(Records contained in a dataset)
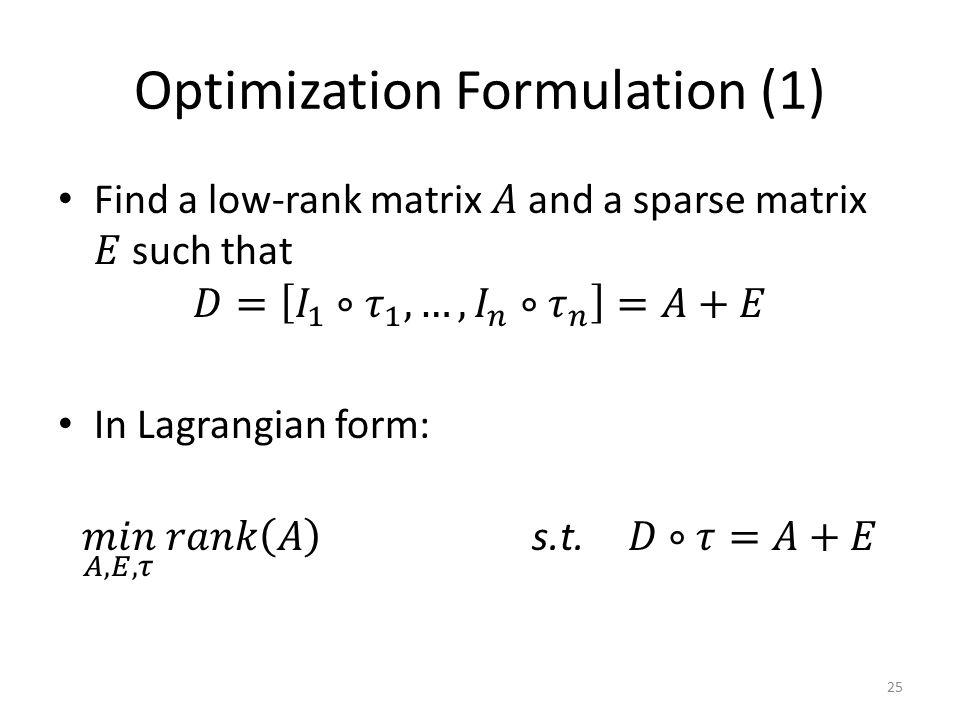 Optimization Formulation (1) 25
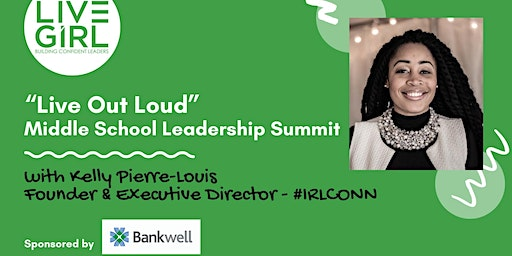 Live Out Loud Middle School Summit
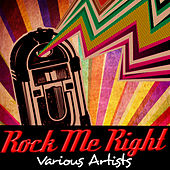 Rock Me Right by Various Artists
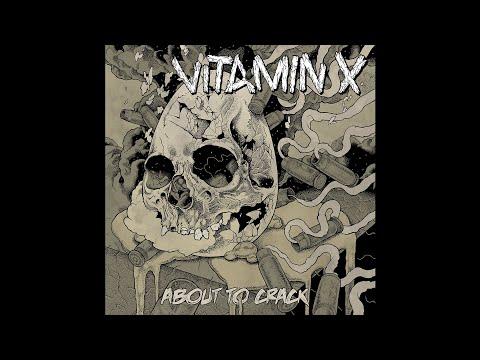 Vitamin X - About To Crack (2012) [Full Album]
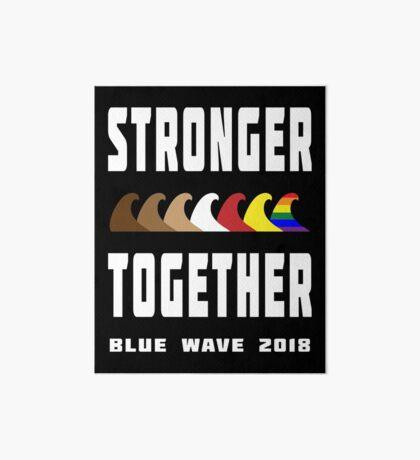 Stronger Together Blue Wave 2018 Art Board
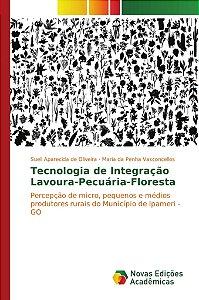 Tecnologia de Integração Lavoura-Pecuária-Floresta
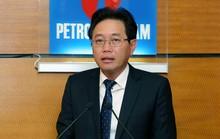 Tổng Giám đốc PVN Nguyễn Vũ Trường Sơn được chấp thuận cho thôi chức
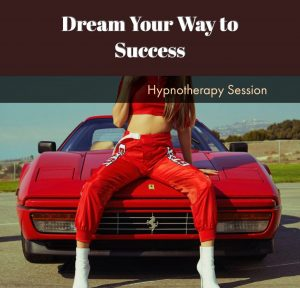 Dream your way to success through hypnosis download $24,95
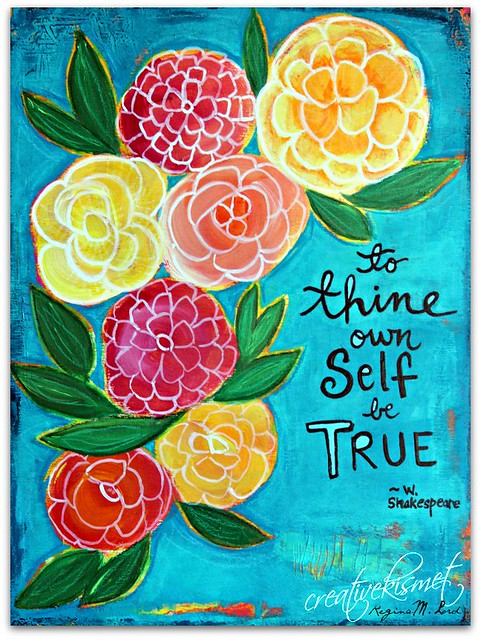 To thine own self be true, art by Regina Lord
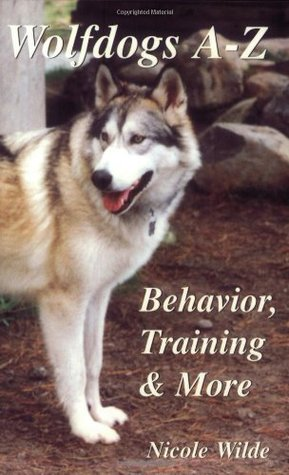 Wolfdogs A-Z: Behaviour, Training and More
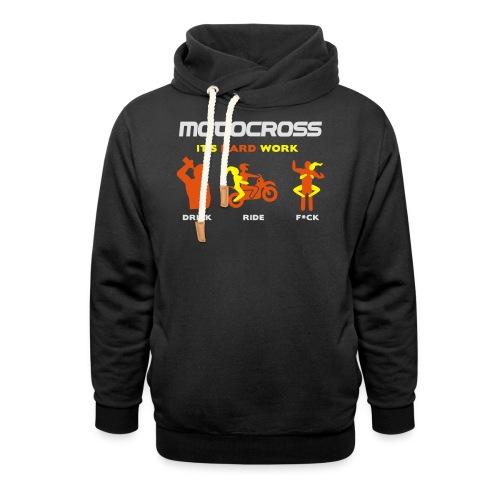 Motocross - It's hard work - Schalkragen Hoodie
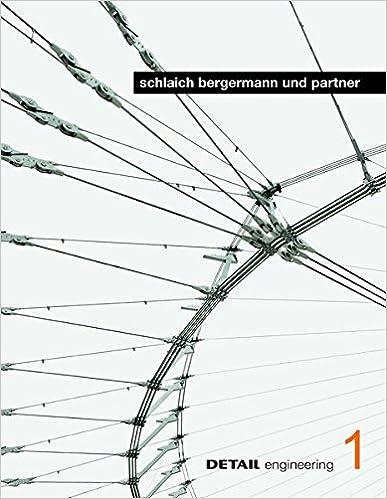 DETAIL engineering 1: schlaich bergermann und partner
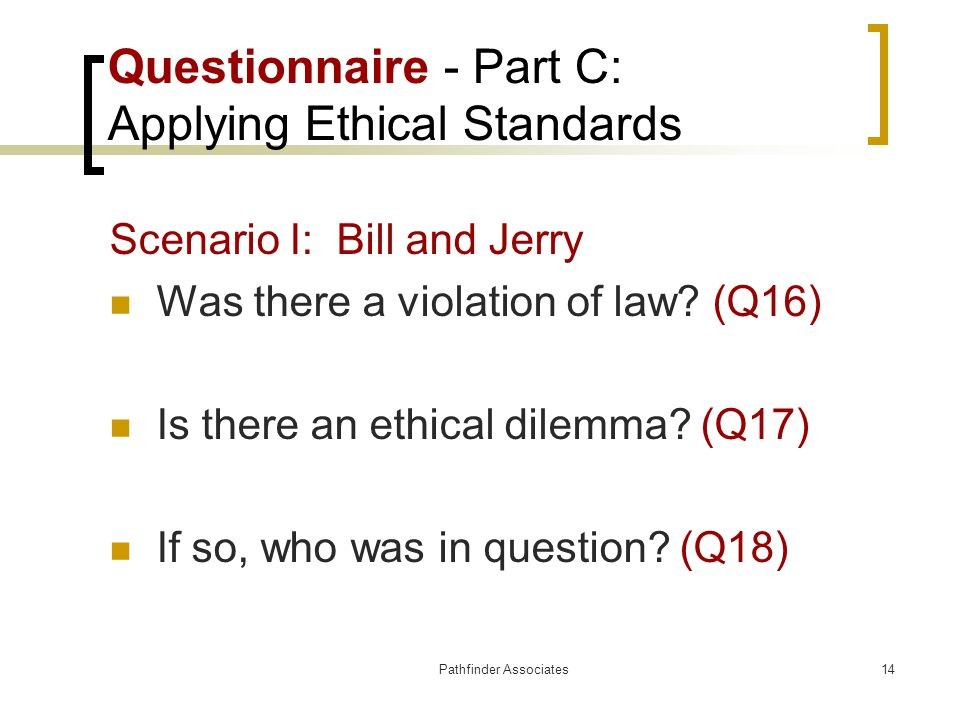 Pathfinder Associates14 Questionnaire - Part C: Applying Ethical Standards Scenario I: Bill and Jerry Was there a violation of law? (Q16) Is there an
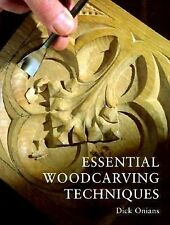 Essential Woodcarving Techniques by Dick Onians (1997, Paperback)
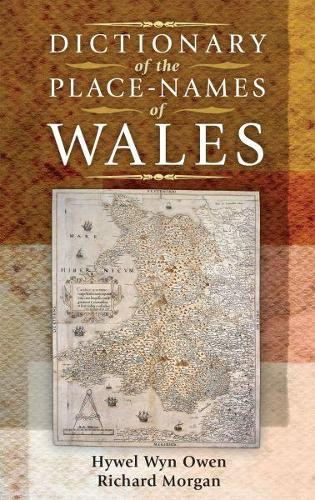 Dictionary of the Place-Names of Wales (Hardback)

### [Instructions for the task]
Copy the lines of the records, beginning where the line containing "Wolfdogs A-Z: Behaviour, Training and More" appears and continuing through the final line, exactly and with no pictures.

### [Solution to the exercise]
 Wolfdogs A-Z: Behaviour, Training and More
 Motocross - It's hard work - Schalkragen Hoodie
 DETAIL engineering 1: schlaich bergermann und partner
 Pathfinder Associates14 Questionnaire - Part C: Applying Ethical Standards Scenario I: Bill and Jerry Was there a violation of law? (Q16) Is there an
 Essential Woodcarving Techniques by Dick Onians (1997, Paperback)
 Dictionary of the Place-Names of Wales (Hardback)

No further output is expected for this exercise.